Helper Functions

mdml_client.create_schema(d, title, descr, required_keys=None, add_time=False)

Create a schema for use in a kafka_mdml_producer object. An example of the data object that will be produced is needed to create the schema.

Parameters:
  • d (dict) – Data object to translate into a schema
  • title (str) – Title of the schema
  • descr (str) – Description of the schema
  • required_keys (list(str)) – List of strings of the keys that are required in the schema
Returns:

Return type:

Schema dictionary compatible with kafka_mdml_producer

mdml_client.chunk_file(fn, chunk_size, use_b64=True, encoding='utf-8', file_id=None)

Chunks a file into parts.

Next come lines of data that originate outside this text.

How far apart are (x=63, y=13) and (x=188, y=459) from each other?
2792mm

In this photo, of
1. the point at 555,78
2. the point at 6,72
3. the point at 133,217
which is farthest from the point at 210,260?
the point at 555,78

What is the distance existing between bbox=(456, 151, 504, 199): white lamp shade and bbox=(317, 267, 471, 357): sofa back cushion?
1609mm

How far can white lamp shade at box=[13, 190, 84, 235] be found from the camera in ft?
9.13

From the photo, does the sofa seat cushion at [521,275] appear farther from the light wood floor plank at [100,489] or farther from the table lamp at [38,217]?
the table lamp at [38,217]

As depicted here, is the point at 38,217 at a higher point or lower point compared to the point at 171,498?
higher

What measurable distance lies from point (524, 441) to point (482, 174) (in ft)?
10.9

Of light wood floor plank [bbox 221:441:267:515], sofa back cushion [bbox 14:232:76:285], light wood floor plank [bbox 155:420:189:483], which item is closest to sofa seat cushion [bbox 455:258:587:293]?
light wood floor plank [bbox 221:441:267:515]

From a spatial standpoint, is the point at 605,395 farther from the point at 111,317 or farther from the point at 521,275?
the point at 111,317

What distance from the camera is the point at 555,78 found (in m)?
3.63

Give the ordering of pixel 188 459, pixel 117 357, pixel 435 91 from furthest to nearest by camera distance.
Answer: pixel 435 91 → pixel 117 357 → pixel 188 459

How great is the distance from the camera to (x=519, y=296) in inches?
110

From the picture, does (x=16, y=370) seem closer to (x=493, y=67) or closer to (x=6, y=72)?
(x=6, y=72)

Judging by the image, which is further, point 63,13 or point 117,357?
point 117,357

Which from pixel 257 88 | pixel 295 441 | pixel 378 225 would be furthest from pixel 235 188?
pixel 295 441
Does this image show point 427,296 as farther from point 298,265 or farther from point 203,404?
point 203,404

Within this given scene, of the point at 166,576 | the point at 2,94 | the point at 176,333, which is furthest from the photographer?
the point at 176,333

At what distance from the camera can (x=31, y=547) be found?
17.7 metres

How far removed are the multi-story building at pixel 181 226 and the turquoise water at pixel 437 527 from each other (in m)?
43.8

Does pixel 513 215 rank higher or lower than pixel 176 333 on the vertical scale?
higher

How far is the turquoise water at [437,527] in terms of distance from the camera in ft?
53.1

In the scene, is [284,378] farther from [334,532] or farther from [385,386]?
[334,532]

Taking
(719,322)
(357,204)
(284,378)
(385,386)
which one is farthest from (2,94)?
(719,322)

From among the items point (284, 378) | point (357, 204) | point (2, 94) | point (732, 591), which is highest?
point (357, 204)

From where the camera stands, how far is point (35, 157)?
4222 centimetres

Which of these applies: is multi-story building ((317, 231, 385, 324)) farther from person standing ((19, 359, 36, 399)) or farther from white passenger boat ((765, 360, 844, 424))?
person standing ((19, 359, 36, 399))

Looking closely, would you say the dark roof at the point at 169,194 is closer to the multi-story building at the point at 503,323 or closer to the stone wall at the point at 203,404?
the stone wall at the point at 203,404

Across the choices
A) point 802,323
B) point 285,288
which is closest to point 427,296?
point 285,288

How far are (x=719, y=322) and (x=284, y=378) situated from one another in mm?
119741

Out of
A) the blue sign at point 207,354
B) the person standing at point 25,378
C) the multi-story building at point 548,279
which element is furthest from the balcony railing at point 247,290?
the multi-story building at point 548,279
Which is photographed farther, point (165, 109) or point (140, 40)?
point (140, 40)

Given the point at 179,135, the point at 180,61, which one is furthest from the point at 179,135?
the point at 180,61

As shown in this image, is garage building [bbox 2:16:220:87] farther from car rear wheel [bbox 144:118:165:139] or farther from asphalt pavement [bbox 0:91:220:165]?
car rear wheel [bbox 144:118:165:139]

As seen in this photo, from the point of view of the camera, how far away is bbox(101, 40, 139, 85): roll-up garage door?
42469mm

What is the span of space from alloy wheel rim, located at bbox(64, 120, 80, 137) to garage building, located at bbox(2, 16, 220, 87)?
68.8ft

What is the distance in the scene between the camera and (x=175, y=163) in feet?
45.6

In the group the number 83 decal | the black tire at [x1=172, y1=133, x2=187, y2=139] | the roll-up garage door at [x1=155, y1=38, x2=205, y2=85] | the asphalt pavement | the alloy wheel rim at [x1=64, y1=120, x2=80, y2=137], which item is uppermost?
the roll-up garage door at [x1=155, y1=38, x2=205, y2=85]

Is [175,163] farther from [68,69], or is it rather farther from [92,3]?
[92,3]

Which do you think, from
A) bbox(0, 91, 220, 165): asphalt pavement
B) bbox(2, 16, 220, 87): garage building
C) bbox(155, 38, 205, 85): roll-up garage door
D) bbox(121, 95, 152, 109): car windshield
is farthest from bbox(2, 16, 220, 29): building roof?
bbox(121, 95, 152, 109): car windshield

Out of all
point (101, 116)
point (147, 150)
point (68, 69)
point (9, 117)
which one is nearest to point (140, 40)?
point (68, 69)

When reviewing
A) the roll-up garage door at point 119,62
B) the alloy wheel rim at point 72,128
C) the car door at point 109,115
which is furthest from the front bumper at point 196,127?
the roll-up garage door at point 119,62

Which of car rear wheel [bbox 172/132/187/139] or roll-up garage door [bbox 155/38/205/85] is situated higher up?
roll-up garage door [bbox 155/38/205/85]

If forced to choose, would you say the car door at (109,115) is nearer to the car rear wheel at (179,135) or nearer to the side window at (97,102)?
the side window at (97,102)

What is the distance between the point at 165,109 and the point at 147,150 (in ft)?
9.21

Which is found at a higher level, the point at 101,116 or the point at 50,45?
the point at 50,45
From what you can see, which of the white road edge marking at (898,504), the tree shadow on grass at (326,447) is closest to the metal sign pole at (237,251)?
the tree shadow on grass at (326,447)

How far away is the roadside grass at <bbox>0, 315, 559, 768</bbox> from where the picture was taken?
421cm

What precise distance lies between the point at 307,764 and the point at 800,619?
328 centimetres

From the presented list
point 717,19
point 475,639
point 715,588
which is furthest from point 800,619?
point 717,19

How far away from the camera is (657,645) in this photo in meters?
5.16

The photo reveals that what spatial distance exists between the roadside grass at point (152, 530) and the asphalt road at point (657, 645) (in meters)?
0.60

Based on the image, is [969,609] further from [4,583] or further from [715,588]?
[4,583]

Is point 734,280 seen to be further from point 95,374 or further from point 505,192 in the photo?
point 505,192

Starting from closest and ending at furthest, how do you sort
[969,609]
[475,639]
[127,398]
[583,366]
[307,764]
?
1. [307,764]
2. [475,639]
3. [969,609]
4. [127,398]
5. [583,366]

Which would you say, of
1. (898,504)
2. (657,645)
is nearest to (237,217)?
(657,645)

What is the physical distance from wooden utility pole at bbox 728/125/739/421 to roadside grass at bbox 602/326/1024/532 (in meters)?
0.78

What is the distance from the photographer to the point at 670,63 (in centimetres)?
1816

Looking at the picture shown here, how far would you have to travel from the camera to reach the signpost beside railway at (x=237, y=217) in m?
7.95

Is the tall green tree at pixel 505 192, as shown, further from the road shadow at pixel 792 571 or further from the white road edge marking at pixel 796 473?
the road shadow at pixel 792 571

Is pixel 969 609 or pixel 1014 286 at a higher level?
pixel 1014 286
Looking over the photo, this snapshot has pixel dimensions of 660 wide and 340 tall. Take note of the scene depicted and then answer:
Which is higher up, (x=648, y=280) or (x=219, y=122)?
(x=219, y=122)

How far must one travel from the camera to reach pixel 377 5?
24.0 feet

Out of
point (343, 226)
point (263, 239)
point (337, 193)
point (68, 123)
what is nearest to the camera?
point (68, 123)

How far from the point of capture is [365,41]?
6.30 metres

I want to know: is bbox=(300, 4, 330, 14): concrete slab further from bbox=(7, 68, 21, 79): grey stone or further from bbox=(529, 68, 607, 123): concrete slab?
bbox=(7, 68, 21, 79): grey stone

Yields dictionaries containing the file bytes encoded in base64. Base64 is used since the kafka Producer requires a string and some files must be opened in byte format.

Parameters:
  • fn (str) – Path to the file
  • chunk_size (int) – Size of chunk to use
  • use_b64 (bool) – True to return the file bytes as a base64 encoded string
  • encoding (string) – Encoding to use to open the file if use_b64 is False
  • file_id (string) – File ID to use in the chunking process if the fn param is not suitable
Yields:
  • Dictionary containing a chunk of data and metadata information
  • required to piece all of the chunks back together.